What is expected
Render the rows as a numbered list without blank lines, starting with the line containing "Given the options" and going on through the line containing "2964 millimetres". Include only those lines.

Input data
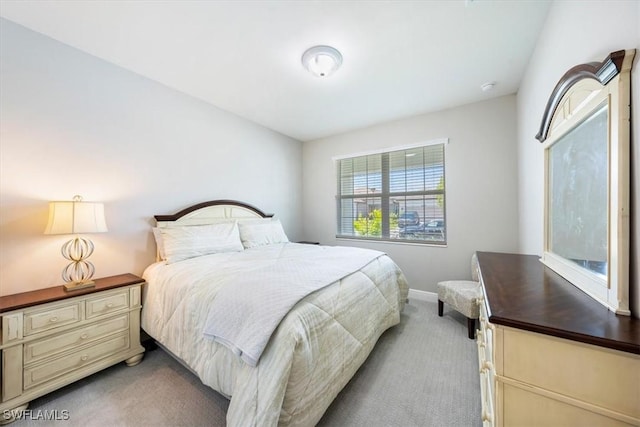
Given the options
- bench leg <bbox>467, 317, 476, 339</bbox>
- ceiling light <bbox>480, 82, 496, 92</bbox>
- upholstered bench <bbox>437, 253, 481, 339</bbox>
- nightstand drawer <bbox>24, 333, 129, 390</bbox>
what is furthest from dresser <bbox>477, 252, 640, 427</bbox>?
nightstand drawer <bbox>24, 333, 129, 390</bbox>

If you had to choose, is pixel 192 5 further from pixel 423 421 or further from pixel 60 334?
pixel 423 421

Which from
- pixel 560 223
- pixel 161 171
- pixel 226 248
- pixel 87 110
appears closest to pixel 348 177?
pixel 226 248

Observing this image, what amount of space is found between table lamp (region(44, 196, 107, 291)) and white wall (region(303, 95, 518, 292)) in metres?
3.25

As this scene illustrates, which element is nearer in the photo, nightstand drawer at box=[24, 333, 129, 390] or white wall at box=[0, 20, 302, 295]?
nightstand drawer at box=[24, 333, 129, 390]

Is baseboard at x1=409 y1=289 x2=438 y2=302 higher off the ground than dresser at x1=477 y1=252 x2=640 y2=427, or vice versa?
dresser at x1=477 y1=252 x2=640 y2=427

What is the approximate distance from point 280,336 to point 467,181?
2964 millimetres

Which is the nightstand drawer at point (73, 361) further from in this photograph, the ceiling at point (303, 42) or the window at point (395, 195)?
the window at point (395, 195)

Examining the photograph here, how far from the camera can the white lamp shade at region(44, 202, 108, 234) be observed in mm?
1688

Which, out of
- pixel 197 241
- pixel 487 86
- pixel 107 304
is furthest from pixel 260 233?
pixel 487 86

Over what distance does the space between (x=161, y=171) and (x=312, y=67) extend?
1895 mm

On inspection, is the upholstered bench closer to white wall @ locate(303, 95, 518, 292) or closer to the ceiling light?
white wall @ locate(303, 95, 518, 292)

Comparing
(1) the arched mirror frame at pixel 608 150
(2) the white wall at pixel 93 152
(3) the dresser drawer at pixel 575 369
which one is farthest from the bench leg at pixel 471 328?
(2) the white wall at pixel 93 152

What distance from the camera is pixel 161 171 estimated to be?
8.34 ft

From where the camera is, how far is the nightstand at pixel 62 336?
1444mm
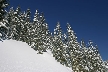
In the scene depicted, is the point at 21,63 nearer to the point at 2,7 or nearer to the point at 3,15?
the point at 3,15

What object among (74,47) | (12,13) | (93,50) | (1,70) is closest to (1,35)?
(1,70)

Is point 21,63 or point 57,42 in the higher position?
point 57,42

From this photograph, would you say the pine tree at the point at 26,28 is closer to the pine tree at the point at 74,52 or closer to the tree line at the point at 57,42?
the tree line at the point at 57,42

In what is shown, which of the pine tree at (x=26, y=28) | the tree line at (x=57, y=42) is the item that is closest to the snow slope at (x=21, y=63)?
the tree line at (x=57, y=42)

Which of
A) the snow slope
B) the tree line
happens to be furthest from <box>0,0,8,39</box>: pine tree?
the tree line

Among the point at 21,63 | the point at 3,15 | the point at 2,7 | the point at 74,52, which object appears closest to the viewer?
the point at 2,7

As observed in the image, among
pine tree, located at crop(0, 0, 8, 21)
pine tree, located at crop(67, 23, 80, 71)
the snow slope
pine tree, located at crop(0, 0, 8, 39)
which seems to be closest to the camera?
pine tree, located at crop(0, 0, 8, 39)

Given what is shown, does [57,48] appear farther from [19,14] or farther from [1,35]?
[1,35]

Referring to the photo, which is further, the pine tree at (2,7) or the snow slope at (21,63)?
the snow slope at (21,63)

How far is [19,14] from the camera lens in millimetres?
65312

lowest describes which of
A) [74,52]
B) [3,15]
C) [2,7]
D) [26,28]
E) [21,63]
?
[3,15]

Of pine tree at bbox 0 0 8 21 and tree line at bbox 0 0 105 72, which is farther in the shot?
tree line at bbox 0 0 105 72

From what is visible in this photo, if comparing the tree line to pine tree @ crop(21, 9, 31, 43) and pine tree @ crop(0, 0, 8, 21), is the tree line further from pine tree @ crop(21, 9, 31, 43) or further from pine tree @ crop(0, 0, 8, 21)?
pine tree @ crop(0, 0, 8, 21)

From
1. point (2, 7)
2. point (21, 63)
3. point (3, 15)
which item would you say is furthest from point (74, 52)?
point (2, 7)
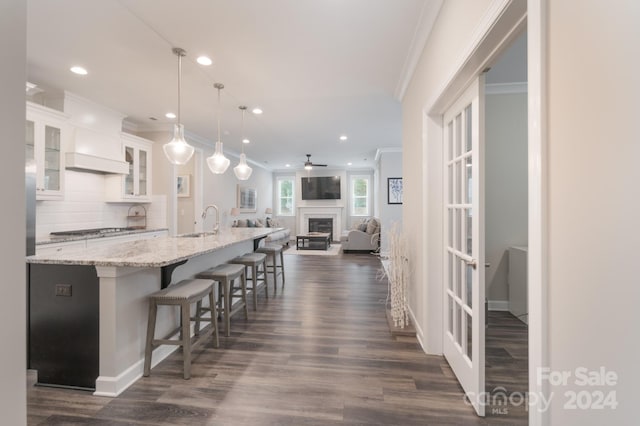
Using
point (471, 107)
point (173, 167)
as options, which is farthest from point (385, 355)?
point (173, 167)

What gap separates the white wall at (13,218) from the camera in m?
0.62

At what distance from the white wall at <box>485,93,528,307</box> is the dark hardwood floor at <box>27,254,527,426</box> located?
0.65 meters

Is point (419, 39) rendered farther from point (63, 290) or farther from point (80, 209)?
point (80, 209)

* * *

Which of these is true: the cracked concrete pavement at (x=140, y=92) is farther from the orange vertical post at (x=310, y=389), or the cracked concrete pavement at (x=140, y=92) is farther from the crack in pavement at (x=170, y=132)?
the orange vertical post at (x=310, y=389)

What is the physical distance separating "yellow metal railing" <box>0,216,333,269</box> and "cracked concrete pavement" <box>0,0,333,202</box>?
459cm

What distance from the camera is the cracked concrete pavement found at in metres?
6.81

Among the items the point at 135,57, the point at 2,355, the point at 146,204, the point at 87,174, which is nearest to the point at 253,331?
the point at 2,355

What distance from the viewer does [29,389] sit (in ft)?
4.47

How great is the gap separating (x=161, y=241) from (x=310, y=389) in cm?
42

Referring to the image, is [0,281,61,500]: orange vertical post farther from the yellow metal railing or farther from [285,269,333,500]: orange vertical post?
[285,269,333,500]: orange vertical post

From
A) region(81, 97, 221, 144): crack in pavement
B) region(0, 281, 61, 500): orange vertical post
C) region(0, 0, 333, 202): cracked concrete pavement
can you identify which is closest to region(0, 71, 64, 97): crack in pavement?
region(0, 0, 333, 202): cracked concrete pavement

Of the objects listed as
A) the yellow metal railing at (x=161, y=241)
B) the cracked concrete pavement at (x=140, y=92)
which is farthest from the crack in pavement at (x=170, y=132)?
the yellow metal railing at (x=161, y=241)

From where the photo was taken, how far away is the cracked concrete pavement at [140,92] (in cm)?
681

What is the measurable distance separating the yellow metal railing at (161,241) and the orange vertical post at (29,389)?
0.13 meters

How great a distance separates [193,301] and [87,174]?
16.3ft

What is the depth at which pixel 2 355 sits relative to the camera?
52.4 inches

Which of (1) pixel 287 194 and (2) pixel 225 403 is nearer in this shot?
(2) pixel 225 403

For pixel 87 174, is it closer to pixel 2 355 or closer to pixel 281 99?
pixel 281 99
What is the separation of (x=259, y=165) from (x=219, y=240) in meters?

Response to this exercise
1. Given the options
2. - bench leg <bbox>467, 317, 476, 339</bbox>
3. - ceiling light <bbox>480, 82, 496, 92</bbox>
4. - upholstered bench <bbox>437, 253, 481, 339</bbox>
5. - nightstand drawer <bbox>24, 333, 129, 390</bbox>
6. what is furthest from dresser <bbox>477, 252, 640, 427</bbox>?
7. nightstand drawer <bbox>24, 333, 129, 390</bbox>
8. If you had to choose, is pixel 192 5 further from pixel 423 421 or further from pixel 60 334?
9. pixel 423 421
10. Which from
11. - pixel 560 223
12. - pixel 161 171
13. - pixel 226 248
14. - pixel 87 110
15. appears closest to pixel 348 177?
16. pixel 226 248
17. Observing this image, what amount of space is found between table lamp (region(44, 196, 107, 291)) and white wall (region(303, 95, 518, 292)) in metres?
18. 3.25
19. As this scene illustrates, which element is nearer in the photo, nightstand drawer at box=[24, 333, 129, 390] or white wall at box=[0, 20, 302, 295]?
20. nightstand drawer at box=[24, 333, 129, 390]
21. Is baseboard at x1=409 y1=289 x2=438 y2=302 higher off the ground than dresser at x1=477 y1=252 x2=640 y2=427, or vice versa?
22. dresser at x1=477 y1=252 x2=640 y2=427
23. What is the approximate distance from point 280,336 to point 467,181?
24. 2964 millimetres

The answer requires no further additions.